» **REQUIRED WORK**:
Could you lay out every line of the material below as a Markdown table with two columns, Row for the row number and Line for the text, leaving out blank lines and the pictures?

::: EXTRACTED MATERIAL :::

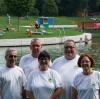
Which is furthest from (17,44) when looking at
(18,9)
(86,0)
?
(86,0)

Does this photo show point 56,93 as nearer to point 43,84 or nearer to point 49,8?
point 43,84

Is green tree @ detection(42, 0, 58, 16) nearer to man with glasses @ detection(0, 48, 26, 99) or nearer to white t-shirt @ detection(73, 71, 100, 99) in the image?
man with glasses @ detection(0, 48, 26, 99)

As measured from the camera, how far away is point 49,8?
8256 cm

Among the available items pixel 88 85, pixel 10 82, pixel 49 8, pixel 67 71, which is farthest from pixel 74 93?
pixel 49 8

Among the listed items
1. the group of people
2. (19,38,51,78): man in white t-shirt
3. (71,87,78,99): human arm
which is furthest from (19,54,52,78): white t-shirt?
(71,87,78,99): human arm

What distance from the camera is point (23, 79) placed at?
6145 millimetres

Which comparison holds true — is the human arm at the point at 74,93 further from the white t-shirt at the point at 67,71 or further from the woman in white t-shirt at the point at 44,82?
the white t-shirt at the point at 67,71

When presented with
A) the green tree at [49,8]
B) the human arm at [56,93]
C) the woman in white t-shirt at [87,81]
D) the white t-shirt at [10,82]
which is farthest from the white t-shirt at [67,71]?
the green tree at [49,8]

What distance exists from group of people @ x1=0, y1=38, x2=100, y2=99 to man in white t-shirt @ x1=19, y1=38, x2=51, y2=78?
0.02 metres

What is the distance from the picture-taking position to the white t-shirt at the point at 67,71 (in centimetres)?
612

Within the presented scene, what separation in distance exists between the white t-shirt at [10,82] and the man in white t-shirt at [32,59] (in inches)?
19.4

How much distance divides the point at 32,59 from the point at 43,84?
2.95 feet

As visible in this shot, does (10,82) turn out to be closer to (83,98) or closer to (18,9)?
(83,98)

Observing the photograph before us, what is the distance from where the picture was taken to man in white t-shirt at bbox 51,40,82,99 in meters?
6.10
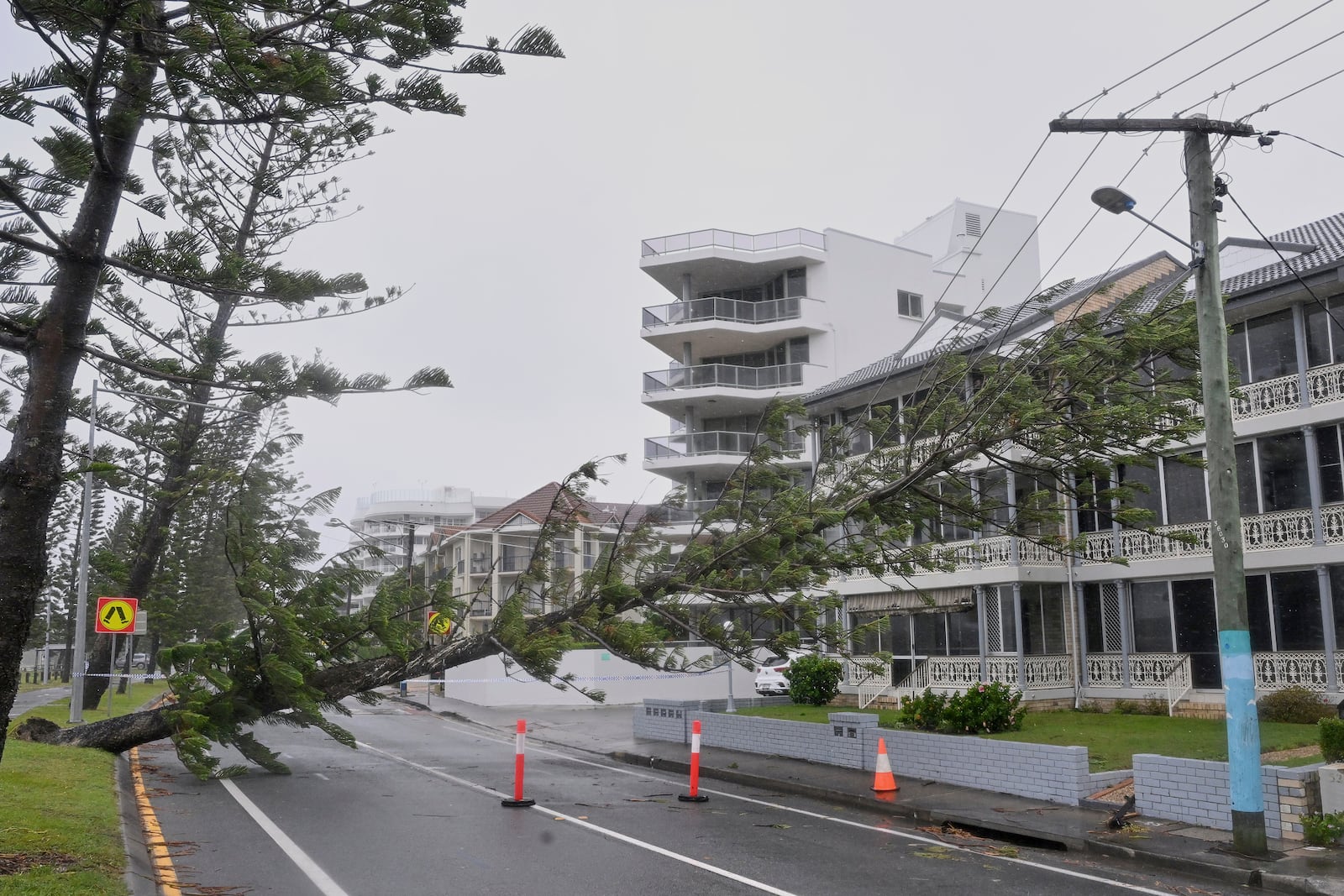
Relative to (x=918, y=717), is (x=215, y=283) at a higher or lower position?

:::

» **SOLUTION**:
| Row | Line |
|---|---|
| 1 | Which is furthest from (17,44) when looking at |
| 2 | (18,9) |
| 3 | (86,0) |
| 4 | ? |
| 5 | (86,0) |
| 6 | Does this photo show point 56,93 as nearer to point 43,84 or nearer to point 49,8? |
| 7 | point 43,84 |
| 8 | Is green tree @ detection(42, 0, 58, 16) nearer to man with glasses @ detection(0, 48, 26, 99) or nearer to white t-shirt @ detection(73, 71, 100, 99) in the image? |
| 9 | man with glasses @ detection(0, 48, 26, 99) |
| 10 | As measured from the camera, how far away is point 49,8? |
| 11 | 8256 cm |
| 12 | Among the available items pixel 88 85, pixel 10 82, pixel 49 8, pixel 67 71, which is farthest from pixel 74 93? |
| 13 | pixel 49 8 |
| 14 | Among the listed items |
| 15 | 1. the group of people |
| 16 | 2. (19,38,51,78): man in white t-shirt |
| 17 | 3. (71,87,78,99): human arm |
| 18 | which is furthest from (19,54,52,78): white t-shirt? |
| 19 | (71,87,78,99): human arm |
| 20 | What distance from the camera is point (23, 79) placed at? |
| 21 | 6145 millimetres |
| 22 | Which comparison holds true — is the human arm at the point at 74,93 further from the white t-shirt at the point at 67,71 or further from the woman in white t-shirt at the point at 44,82? |
| 23 | the white t-shirt at the point at 67,71 |
| 24 | When presented with |
| 25 | A) the green tree at [49,8] |
| 26 | B) the human arm at [56,93] |
| 27 | C) the woman in white t-shirt at [87,81] |
| 28 | D) the white t-shirt at [10,82] |
| 29 | which is farthest from the white t-shirt at [67,71]? |
| 30 | the green tree at [49,8] |
| 31 | What distance exists from group of people @ x1=0, y1=38, x2=100, y2=99 to man in white t-shirt @ x1=19, y1=38, x2=51, y2=78? |
| 32 | 0.02 metres |
| 33 | What is the distance from the picture-taking position to the white t-shirt at the point at 67,71 (in centimetres)? |
| 34 | 612 |
| 35 | Within the presented scene, what separation in distance exists between the white t-shirt at [10,82] and the man in white t-shirt at [32,59] (in inches)? |
| 36 | 19.4 |
| 37 | How much distance divides the point at 32,59 from the point at 43,84? |
| 38 | 2.95 feet |
| 39 | As visible in this shot, does (10,82) turn out to be closer to (83,98) or closer to (18,9)? |
| 40 | (83,98) |
| 41 | Observing the photograph before us, what is the distance from where the picture was taken to man in white t-shirt at bbox 51,40,82,99 in meters? |
| 42 | 6.10 |
| 43 | Relative to (x=918, y=717), is (x=215, y=283) at a higher or lower position? |